Олег Дорман: Я думаю, что это не имеет никакого значения вообще. Если человек способен в такой мере сосредоточиться на себе, на понимании своей полной ответственности за жизнь, не разделяемой больше ни с кем, а примеры этого люди видят в своих героях, религиях, что еще движет людей, внутри самих себя, наконец, то тогда не имеет значения, вообще другой разговор. Я не имею в виду идею, что надо возделывать свой сад, это несколько другая, хотя тоже по-своему симпатичная идея. Возделывая свой сад, ты не можешь не возделывать так же и все вокруг, потому что твой сад находится в системе с другими садами, часть этого мира. Но необходимость личной ответственности совершенно меняет степень этой ответственности. Мне кажется, в этом и заключена свобода. Я бы сказал, что лозунг "За вашу и нашу свободу" означает – за твою и мою ответственность.
Ирина Прохорова: Конечно!
Елена Фанайлова: Сесиль, а как вы думаете, какое продолжение может быть у вашей книги? Возможно ли оно?
Сесиль Вессье: Я не знаю, что будет дальше. Я хотела просто еще одно подчеркнуть. Российское общество страдало от огромного насилия достаточно много лет. Я читала недавно очень много немецких архивов, и действительно, тоталитарная власть оставалось в Германии 12 лет, а российское общество было разрушено! Пришли большевики, которые говорили: у нас здесь народ на 90 процентов – крестьяне и христиане, и мы будем из них делать безбожный пролетариат. Это такое огромное насилие! Надо, во-первых, назвать вещи своими именами и говорить: "Да, вы подверглись огромному насилию. Сейчас трудно разбираться, кто, как и что. Когда судили "Pussy Riot" и говорили, что они разрушили вековые традиции…

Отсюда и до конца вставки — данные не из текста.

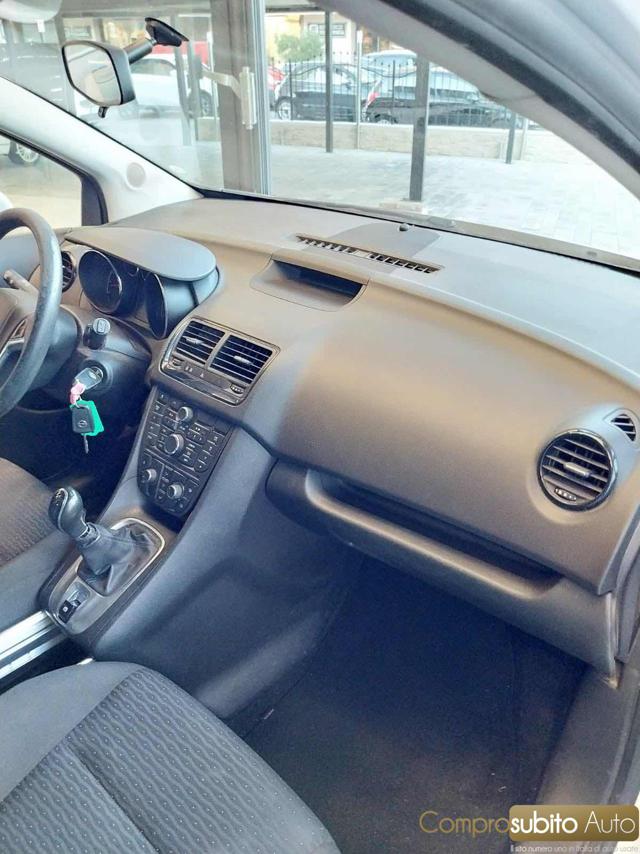 OPEL Meriva usata, con ESP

Елена Фанайлова: Нашу духовность, да, скрепы.
Сесиль Вессье: Вот это тоже вранье. И люди пытаются понимать выходы с этой тропы, о которой вы говорили. Мне кажется, во-первых, им нужно объяснить: да, вы пострадали, и сейчас нужно это понимать. У нас есть выбор – вы хотите, чтобы были памятники Сталину и Дзержинскому, или вы хотите, чтобы были памятники тем, кто вас защищали, или хотели, чтобы милиция, скажем, не требовала бы взяток. Но проблема задается очень-очень просто: мне кажется, что здесь каждый российский гражданин должен делать свой выбор. Я историк, я пишу книжки, и эту книжку я написала с любовью и восхищением. Но я не могу давать рецепты, каждый человек должен делать свой выбор. Свобода всегда как-то связана с ответственностью, это так. Какой мир я хочу предложить своим детям? Мир, где Дзержинского, который создал ЧК, НКВД, КГБ и так далее, мы будем считать кумиром? Или будем считать примером академика Сахарова, который был, во-первых, научный гений, и во-вторых, просто очень добрый, хороший, умный человек, который пожертвовал своей карьерой, чтобы его народ жил лучше? И здесь выбор каждого. И мне кажется, как наблюдателю со стороны, что будущее России очень зависит от того выбора, который сделает каждый российский человек.
Ирина Прохорова: Мы все время говорили о недостатках современного российского общества, но все-таки идеи, во многом заложенные в диссидентском, правозащитном движении, сказываются сейчас. Посмотрите, какое большое количество молодых людей занимаются волонтерством. Даже протестные марши, где очень много молодых людей, говорят о том, что эта идея свободы, человеческого достоинства, независимости проникают в общество. Значит, может быть, эти точки роста все-таки есть, и нам надо работать над тем, чтобы они опирались на что-то, на какие-то исторические прецеденты, с пониманием, что у нас была история свободы ничуть не меньше, чем история России.